In London, the FTSE 100 index added 191 points to close at 5,605 yesterday as Wall Street opened brightly on expectations that the FOMC would cut rates. The financial sector was given a boost by better-than-expected earnings for Lehman Brothers and Goldman Sachs, with Man Group and ICAP making the best blue-chip gains of the day. For a full market report, see: London market close.

Elsewhere in Europe, the Paris CAC-40 gained 151 points to end the day at 4,582. Over in Frankfurt, the DAX-30 added 211 points to close at 6,393.

On Wall Street, stocks soared yesterday as the Fed's rate cut combined with good news from Lehman Brothers and Goldman Sachs (which added 11.7% and 32.6% respectively) cheered investors. The Dow Jones surged to its fourth-largest points gain ever, adding 420 points to close at 12,392. The tech-rich Nasdaq was 91 points higher, at 2,286. And the broader S&P 500 added 54 points to end the day at 1,330.

Asian markets also advanced, led by financial stocks, although gains were more muted. The Japanese Nikkei rose 296 points to end the session at 12,260. And in Hong Kong, the Hang Seng added 482 points, ending the day at 21,866.

Sterling tumbles on rate cut minutes

Crude oil futures had fallen to $108.76 this morning, and Brent spot had fallen to $105.52.

Spot gold was trading at $980.80 this morning, just above yesterday's weekly low of $977.80. Silver had edged up to $19.88.

In the currency markets, the pound was out of favour this morning following the publication of the latest BoE minutes showing two members of the committee favoured a rate cut this month. Sterling had fallen to 2.0020 against the dollar and 1.2710 against the euro. And the dollar was at 98.32 against the yen and 0.6346 against the euro.
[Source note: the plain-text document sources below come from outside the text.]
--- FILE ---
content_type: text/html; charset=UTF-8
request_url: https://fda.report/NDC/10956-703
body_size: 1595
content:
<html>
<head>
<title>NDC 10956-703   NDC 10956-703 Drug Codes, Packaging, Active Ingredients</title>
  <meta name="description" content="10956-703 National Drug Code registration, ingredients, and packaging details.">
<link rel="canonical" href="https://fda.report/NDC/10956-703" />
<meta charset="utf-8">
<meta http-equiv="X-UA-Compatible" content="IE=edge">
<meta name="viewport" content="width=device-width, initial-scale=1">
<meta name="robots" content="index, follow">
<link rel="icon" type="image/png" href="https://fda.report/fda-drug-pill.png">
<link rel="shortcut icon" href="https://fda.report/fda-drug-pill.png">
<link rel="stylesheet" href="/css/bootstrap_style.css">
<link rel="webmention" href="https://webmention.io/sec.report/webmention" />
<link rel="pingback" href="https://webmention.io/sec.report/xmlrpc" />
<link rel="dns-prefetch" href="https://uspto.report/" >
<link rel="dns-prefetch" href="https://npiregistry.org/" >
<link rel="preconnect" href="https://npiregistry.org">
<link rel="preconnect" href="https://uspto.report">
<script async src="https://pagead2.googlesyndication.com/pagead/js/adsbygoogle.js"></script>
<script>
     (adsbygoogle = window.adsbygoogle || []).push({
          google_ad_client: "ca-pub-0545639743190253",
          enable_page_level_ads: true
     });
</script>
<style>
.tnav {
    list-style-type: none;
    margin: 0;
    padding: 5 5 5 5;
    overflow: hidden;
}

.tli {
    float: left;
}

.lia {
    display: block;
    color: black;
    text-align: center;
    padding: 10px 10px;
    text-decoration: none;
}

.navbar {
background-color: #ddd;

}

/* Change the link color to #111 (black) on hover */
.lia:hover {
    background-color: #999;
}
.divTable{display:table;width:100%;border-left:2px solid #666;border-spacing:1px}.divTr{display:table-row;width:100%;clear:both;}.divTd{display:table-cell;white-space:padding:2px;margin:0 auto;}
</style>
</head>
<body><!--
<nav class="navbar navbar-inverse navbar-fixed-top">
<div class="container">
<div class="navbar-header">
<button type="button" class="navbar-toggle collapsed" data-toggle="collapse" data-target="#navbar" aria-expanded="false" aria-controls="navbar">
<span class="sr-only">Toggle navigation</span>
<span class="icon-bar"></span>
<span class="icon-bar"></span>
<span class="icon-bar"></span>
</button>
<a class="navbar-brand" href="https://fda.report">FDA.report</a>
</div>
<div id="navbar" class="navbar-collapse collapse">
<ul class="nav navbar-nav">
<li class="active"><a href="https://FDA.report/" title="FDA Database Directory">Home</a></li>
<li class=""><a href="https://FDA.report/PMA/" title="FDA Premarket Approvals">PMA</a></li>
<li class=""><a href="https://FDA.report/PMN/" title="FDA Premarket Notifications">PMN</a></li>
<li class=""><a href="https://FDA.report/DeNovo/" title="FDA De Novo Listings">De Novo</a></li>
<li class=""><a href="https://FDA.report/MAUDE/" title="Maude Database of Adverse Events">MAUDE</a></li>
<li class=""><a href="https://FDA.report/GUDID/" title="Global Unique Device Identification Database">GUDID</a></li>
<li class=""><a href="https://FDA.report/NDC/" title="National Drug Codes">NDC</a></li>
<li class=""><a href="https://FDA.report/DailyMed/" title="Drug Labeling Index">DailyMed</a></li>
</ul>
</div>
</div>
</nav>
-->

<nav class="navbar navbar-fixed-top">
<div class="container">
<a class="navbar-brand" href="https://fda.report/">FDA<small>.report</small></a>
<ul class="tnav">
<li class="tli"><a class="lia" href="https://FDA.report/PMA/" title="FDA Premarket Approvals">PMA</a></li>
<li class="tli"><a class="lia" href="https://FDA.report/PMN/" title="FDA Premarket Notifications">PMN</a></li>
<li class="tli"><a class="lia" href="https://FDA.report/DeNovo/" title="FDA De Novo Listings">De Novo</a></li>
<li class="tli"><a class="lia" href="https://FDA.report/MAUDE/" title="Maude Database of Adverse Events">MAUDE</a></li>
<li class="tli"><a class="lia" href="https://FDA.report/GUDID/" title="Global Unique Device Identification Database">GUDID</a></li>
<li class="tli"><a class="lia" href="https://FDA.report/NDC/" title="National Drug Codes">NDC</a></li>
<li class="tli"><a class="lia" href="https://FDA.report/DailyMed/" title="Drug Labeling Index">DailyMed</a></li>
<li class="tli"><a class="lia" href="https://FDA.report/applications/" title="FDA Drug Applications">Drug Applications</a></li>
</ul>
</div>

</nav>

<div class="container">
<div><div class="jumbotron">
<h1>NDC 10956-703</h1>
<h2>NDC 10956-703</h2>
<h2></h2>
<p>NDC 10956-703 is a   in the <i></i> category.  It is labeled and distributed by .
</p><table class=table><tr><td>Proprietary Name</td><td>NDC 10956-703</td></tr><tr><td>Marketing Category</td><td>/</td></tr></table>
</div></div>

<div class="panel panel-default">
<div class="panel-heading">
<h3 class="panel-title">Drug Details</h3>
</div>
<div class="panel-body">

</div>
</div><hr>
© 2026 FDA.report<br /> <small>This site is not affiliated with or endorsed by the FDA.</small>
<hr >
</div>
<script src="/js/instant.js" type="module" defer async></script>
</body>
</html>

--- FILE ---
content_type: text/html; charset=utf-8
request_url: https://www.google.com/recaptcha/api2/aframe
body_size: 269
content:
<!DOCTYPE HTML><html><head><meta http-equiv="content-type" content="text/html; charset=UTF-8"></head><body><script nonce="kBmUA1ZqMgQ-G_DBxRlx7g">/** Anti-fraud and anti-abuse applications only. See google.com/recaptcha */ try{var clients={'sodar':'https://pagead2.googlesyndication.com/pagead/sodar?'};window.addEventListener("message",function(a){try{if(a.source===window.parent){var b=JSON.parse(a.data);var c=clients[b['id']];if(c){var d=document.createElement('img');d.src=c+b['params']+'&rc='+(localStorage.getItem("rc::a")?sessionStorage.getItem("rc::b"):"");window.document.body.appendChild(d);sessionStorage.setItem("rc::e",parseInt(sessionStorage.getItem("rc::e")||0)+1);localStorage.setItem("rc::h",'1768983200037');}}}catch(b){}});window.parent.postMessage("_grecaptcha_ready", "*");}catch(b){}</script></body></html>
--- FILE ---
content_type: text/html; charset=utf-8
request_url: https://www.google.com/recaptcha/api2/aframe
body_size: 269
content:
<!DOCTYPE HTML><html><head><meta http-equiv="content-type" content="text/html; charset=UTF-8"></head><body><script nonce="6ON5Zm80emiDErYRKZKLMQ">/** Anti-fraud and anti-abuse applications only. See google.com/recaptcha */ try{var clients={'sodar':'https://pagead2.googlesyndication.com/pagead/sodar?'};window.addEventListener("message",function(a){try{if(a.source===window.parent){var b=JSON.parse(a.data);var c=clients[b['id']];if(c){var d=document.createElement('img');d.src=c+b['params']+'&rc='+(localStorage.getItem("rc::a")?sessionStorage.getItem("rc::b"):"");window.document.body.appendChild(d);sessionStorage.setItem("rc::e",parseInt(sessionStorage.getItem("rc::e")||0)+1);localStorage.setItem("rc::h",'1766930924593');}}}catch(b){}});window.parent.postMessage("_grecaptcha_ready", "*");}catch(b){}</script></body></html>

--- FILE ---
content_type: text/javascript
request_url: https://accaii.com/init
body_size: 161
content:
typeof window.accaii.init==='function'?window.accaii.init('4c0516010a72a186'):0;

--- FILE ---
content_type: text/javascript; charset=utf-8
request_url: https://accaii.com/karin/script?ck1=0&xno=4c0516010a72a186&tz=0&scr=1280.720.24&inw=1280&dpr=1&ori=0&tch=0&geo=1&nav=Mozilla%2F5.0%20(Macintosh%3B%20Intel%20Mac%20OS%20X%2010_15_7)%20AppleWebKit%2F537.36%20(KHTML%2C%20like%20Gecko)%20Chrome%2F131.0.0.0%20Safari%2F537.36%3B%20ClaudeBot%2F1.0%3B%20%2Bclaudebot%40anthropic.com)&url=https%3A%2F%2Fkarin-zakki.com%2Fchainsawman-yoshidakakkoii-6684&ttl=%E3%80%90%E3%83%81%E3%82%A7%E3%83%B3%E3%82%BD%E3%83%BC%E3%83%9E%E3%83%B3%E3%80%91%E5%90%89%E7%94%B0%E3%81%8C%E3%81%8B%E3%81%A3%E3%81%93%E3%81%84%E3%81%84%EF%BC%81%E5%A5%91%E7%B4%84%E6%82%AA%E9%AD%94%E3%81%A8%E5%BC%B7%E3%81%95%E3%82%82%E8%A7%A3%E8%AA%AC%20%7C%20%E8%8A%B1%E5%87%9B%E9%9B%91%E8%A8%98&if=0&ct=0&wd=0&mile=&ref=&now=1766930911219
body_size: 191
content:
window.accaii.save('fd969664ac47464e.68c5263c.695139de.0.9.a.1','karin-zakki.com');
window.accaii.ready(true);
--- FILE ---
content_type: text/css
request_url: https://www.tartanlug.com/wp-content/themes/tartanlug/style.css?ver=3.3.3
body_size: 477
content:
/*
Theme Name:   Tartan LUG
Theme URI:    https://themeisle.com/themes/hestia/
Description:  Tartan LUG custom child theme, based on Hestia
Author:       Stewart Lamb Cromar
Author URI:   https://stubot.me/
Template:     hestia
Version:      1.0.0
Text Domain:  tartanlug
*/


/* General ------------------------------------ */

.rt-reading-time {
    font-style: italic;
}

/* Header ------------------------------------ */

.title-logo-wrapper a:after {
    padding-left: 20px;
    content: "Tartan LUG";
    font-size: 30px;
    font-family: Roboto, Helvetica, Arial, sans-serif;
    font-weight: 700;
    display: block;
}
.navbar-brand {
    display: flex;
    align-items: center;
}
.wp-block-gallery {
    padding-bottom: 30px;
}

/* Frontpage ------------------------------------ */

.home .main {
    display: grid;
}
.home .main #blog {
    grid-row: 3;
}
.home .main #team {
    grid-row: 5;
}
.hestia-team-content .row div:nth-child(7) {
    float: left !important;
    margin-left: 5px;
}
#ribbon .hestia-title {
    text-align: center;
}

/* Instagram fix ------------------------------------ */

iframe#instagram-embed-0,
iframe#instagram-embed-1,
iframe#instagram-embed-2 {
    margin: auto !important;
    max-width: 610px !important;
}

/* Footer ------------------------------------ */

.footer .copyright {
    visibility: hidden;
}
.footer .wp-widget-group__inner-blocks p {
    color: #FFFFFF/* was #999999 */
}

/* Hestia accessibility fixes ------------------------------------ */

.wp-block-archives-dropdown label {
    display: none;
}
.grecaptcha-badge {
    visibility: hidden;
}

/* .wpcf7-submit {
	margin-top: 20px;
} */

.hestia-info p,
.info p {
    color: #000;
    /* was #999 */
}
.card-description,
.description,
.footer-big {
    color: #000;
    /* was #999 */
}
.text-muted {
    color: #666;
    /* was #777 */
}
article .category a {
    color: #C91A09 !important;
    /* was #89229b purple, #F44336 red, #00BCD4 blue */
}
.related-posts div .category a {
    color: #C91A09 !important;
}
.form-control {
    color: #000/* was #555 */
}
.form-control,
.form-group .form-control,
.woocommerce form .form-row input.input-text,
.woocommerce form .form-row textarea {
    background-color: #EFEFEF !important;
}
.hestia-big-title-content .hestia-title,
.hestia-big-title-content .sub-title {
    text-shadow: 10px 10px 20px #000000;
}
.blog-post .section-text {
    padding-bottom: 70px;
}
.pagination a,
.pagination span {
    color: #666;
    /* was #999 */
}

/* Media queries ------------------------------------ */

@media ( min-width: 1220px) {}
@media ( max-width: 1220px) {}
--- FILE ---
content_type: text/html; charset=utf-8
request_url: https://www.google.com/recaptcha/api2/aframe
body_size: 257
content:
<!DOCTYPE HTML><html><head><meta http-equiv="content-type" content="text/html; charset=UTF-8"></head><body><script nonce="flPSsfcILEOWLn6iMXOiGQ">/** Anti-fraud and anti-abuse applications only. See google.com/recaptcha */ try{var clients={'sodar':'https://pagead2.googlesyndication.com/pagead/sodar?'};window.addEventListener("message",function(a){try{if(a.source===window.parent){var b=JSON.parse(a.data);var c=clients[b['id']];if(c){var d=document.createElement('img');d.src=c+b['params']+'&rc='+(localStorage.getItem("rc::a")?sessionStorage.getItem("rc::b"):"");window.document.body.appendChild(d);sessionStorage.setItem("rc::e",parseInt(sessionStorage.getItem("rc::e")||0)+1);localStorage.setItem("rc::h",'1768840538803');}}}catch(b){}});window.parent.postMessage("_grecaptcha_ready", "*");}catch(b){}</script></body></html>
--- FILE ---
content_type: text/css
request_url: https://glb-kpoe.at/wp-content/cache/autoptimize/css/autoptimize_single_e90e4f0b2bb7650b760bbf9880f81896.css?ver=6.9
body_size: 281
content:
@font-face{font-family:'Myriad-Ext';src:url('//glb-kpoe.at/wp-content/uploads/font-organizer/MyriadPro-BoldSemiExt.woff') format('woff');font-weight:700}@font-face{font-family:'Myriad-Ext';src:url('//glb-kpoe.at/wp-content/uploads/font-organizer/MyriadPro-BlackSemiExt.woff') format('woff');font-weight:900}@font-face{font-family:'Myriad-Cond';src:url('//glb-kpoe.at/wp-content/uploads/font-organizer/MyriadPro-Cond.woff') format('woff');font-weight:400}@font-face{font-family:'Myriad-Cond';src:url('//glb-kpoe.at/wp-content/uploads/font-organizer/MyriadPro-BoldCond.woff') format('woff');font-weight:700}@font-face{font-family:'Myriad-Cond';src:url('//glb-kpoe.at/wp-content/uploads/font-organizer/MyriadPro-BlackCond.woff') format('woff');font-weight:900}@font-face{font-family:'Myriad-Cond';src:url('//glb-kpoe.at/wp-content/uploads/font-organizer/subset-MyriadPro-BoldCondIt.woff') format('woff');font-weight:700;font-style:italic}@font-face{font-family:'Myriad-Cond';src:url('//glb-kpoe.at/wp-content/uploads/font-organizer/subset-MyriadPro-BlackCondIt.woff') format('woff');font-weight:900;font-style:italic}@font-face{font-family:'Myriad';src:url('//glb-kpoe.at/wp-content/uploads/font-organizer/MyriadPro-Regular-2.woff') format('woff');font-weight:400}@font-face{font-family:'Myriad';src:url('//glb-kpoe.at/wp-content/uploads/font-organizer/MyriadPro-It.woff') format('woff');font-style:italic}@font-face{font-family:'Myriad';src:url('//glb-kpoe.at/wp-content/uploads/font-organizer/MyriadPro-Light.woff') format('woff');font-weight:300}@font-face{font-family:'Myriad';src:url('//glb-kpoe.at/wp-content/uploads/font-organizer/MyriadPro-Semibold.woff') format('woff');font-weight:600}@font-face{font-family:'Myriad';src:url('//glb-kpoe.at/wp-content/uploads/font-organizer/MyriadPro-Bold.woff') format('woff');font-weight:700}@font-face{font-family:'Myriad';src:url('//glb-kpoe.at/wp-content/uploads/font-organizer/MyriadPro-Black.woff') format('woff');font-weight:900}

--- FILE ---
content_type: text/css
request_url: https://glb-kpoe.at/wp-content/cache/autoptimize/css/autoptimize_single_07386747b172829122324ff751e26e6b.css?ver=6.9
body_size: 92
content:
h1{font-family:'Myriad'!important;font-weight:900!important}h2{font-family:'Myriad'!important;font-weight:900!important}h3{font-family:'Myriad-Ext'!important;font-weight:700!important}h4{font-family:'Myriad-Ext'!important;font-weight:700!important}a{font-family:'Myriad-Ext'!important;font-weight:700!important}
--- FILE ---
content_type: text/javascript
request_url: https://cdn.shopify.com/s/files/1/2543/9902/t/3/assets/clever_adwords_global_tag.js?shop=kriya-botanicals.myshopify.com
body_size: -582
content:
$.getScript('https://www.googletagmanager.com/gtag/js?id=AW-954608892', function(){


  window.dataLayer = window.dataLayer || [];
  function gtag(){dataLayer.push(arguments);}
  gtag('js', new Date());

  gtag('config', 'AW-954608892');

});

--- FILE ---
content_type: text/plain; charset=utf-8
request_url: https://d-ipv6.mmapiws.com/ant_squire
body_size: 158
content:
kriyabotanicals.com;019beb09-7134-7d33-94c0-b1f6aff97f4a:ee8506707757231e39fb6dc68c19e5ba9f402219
And in London this morning, official figures showed that unemployment fell to its lowest level in three decades in February. The number of people seeking jobless benefits fell 2,800 to 793,500. However, as Deutsche Bank economist George Buckley warned, employment is a lagging indicator; jobs growth is down to 'past economic gains' whilst 'the labor market tends to turn down a few quarters after growth starts slowing'.